The bridge rides on air bearings, four per axis, gap 7 µm nominal. Rails are ceramic-coated steel, hardness 64 HRC, corrosion no issue even with that salty Gulf moisture. Drive is toothed belt on X, inline DC servos on Y and Z, glass scales anchored to granite. The scales have thermal expansion of 0.6 µm/m-K, Camio corrects that live. All cabling runs through energy chains, rated 10 million cycles. Small note, the Y motor used to sit on top, raising the height, the new batch moved it below table level, easier craning.
Operators hate recalibrating every ruby after a crash. Nikon added CrashGuard, a torque clutch that kicks out at 0.2 Nm, enough to save the stylus.

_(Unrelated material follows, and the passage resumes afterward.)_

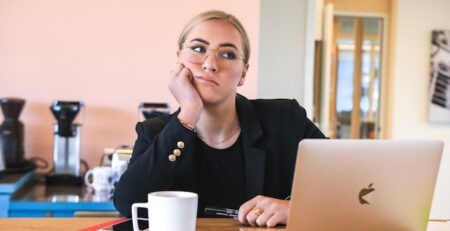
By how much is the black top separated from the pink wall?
1.09 m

Tried it myself, pushed, the head yielded, alarm beeped, axis locked. Zero damage.
Air bearings drink roughly 300 l/min at 6 bar, translates to 3 kW compressor load if you run stand-alone. Electricity for servos negligible, under 1 kW peak. Filters need swap twice a year, 50 USD each. Software subscription optional, but without updates you miss new CAD importers, not fun when a customer sends NX 2206 files.
ALTERA line spans eight volumes. The baby 7.7.5 is cute, table top vibes. Middle sibling 15.9.7 fits most gearboxes. This 20.10.8 feels like the sweet spot for automotive and oilfield blocks. If you really need a monster, 25.15.12 gives 2 500 × 1 500 × 1 200 mm, yet weight jumps to 12 t. Geometry spec stays the same ratio, so pick size by part envelope, not accuracy fantasy.
Before you call Nikon Dubai, tick these boxes, trust me.
Finish the bullet, breathe.
Honestly, if you chase sub-micron glory, grab a Zeiss PRISMO Ultra, pay double, live happy. If you need a reliable metrology bridge that survives Gulf heat, accepts big blocks, and does not eat an operator alive, ALTERA wins. The combination of active thermal maps and five-axis scanning is still rare in this size band. Also resale value holds, saw a 2017 unit auctioned last month for 68 % of book.
Strong spec sheet, manageable running cost, responsive service in UAE, that is why hydraulic shops, aerospace MRO cells, and even jewelry mold houses pick the 20.10.8. It simply measures, day shift after night shift, with little fuss. That makes money, and that is the only metric that sticks.